# Given task:
Transcribe every row below verbatim, omitting the pictures.

==== Supplied entries ====

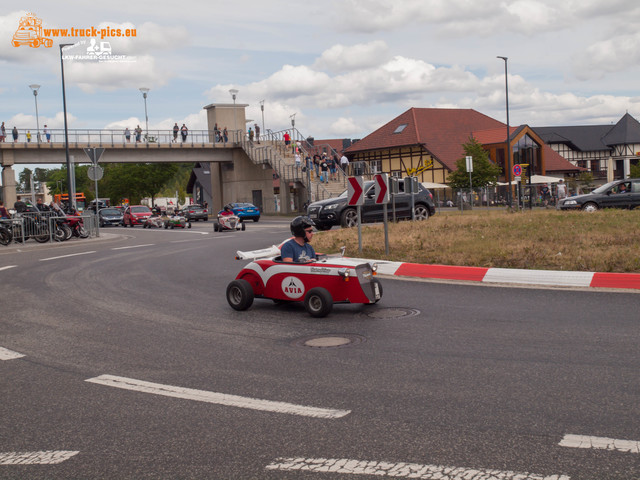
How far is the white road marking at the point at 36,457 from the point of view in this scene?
425cm

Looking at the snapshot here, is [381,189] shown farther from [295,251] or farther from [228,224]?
[228,224]

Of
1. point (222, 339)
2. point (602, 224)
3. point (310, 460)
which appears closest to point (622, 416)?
point (310, 460)

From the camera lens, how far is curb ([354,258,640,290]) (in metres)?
10.9

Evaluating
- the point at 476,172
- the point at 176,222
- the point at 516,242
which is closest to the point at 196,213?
the point at 176,222

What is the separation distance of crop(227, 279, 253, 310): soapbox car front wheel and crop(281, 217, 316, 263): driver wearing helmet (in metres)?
0.64

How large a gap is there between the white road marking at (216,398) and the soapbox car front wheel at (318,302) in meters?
3.19

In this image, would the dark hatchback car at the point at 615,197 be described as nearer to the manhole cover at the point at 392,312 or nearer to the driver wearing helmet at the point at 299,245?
the manhole cover at the point at 392,312

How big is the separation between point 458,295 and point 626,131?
276ft

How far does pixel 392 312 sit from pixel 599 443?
512 centimetres

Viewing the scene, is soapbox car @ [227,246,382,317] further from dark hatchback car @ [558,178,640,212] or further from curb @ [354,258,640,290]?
dark hatchback car @ [558,178,640,212]

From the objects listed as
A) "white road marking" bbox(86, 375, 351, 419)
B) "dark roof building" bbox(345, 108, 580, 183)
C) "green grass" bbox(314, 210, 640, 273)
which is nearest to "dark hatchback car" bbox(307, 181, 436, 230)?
"green grass" bbox(314, 210, 640, 273)

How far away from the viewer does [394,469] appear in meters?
3.89

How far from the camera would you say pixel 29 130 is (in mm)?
54656

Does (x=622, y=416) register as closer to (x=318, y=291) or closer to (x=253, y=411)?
(x=253, y=411)
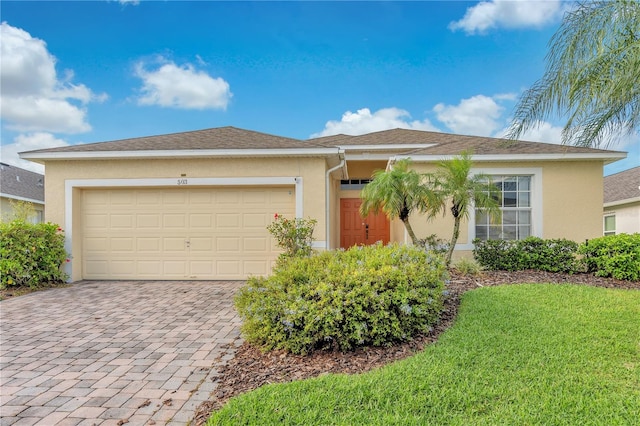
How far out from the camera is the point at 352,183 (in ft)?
45.8

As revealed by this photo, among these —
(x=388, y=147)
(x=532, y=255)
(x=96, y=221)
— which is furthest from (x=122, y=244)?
(x=532, y=255)

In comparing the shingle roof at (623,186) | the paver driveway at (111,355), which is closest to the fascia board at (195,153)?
the paver driveway at (111,355)

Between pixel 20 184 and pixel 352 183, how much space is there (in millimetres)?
16252

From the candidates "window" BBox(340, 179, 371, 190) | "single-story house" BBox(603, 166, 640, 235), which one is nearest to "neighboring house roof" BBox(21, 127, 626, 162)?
"window" BBox(340, 179, 371, 190)

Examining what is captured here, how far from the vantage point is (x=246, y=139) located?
9.53 metres

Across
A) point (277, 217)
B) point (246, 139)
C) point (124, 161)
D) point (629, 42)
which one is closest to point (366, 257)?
point (277, 217)

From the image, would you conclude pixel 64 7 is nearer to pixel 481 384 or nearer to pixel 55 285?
pixel 55 285

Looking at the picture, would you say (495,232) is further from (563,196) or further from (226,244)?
(226,244)

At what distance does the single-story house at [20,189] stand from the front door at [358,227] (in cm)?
1283

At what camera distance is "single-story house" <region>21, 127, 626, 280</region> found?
29.2 feet

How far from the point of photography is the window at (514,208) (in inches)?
370

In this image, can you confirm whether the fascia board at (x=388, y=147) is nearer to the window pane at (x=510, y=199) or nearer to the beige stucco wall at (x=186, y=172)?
the window pane at (x=510, y=199)

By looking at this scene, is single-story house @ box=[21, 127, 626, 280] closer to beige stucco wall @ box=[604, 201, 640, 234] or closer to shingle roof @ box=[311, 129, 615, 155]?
shingle roof @ box=[311, 129, 615, 155]

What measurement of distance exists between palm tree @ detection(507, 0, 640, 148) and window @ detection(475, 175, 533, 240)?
3498 mm
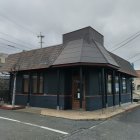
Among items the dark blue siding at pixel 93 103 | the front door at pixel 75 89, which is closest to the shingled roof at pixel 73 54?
the front door at pixel 75 89

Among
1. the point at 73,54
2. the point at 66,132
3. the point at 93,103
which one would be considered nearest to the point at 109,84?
A: the point at 93,103

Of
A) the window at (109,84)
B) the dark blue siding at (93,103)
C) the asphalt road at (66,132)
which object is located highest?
the window at (109,84)

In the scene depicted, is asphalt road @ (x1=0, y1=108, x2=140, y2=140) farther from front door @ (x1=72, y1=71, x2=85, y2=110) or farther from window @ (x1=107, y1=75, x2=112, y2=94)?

====

# Response:
How far is the white road marking at the point at 36,457 from the point of view in this scene?
425cm

Looking at the snapshot here, is [381,189] shown farther from [295,251] or farther from [228,224]?
[228,224]

Of
1. point (222, 339)
2. point (602, 224)
3. point (310, 460)
which appears closest to point (622, 416)?
point (310, 460)

From the camera lens, how far is curb ([354,258,640,290]) (in metres)?
10.9

Evaluating
- the point at 476,172
- the point at 176,222
- the point at 516,242
which is closest to the point at 196,213?
the point at 176,222

What is the separation distance of crop(227, 279, 253, 310): soapbox car front wheel and crop(281, 217, 316, 263): driver wearing helmet (in metres)?
0.64

How large a gap is there between the white road marking at (216,398) and the soapbox car front wheel at (318,302) in meters?
3.19

In this image, would the dark hatchback car at the point at 615,197 be described as nearer to the manhole cover at the point at 392,312 or nearer to the driver wearing helmet at the point at 299,245?
the manhole cover at the point at 392,312

How big is the separation between point 458,295 and point 626,131?
276ft

How far does pixel 392 312 sit from pixel 599 443?
512 centimetres

Viewing the scene, is soapbox car @ [227,246,382,317] further from dark hatchback car @ [558,178,640,212] or further from curb @ [354,258,640,290]?
dark hatchback car @ [558,178,640,212]

From the objects listed as
A) "white road marking" bbox(86, 375, 351, 419)
B) "dark roof building" bbox(345, 108, 580, 183)
C) "green grass" bbox(314, 210, 640, 273)
which is nearest to "dark hatchback car" bbox(307, 181, 436, 230)?
"green grass" bbox(314, 210, 640, 273)

How far away from the viewer does [394,469] appear in meters?
3.89

How far from the camera would you say pixel 29 130 is (in mm)?
54656

Does (x=622, y=416) register as closer to (x=318, y=291) or closer to (x=253, y=411)?
(x=253, y=411)
How far out from the camera is the point at 352,183 (in ft)?
45.8

As revealed by this photo, among these —
(x=388, y=147)
(x=532, y=255)
(x=96, y=221)
— which is furthest from (x=122, y=244)?
(x=532, y=255)

In comparing the shingle roof at (623,186) | the paver driveway at (111,355), which is closest to the fascia board at (195,153)?
the paver driveway at (111,355)

Between pixel 20 184 and pixel 352 183, how much space is there (in millimetres)?
16252

From the candidates "window" BBox(340, 179, 371, 190) | "single-story house" BBox(603, 166, 640, 235), which one is nearest to "neighboring house roof" BBox(21, 127, 626, 162)?
"window" BBox(340, 179, 371, 190)

Examining what is captured here, how far from the vantage point is (x=246, y=139) located?
9.53 metres

Across
A) point (277, 217)
B) point (246, 139)
C) point (124, 161)
D) point (629, 42)
which one is closest to point (366, 257)?
point (277, 217)

From the image, would you conclude pixel 64 7 is nearer to pixel 481 384 or nearer to pixel 55 285?
pixel 55 285

Looking at the picture, would you say (495,232) is further from (563,196) or further from (226,244)?
(226,244)

At what distance does the single-story house at [20,189] stand from the front door at [358,227] (in cm)?
1283

At what camera distance is "single-story house" <region>21, 127, 626, 280</region> found?
29.2 feet

How far from the point of photography is the window at (514,208) (in inches)?
370

In this image, can you confirm whether the fascia board at (x=388, y=147) is nearer to the window pane at (x=510, y=199) or nearer to the beige stucco wall at (x=186, y=172)?
the window pane at (x=510, y=199)

By looking at this scene, is single-story house @ box=[21, 127, 626, 280] closer to beige stucco wall @ box=[604, 201, 640, 234] or closer to shingle roof @ box=[311, 129, 615, 155]?
shingle roof @ box=[311, 129, 615, 155]

What measurement of distance exists between palm tree @ detection(507, 0, 640, 148) and window @ detection(475, 175, 533, 240)?
3498 mm
Among items the dark blue siding at pixel 93 103 | the front door at pixel 75 89, which is closest to the shingled roof at pixel 73 54?
the front door at pixel 75 89

Among
1. the point at 73,54
2. the point at 66,132
3. the point at 93,103
which one would be considered nearest to the point at 109,84?
A: the point at 93,103

Of
A) the window at (109,84)
B) the dark blue siding at (93,103)
C) the asphalt road at (66,132)
which object is located highest?
the window at (109,84)

In the scene depicted, is asphalt road @ (x1=0, y1=108, x2=140, y2=140) farther from front door @ (x1=72, y1=71, x2=85, y2=110) or farther from window @ (x1=107, y1=75, x2=112, y2=94)?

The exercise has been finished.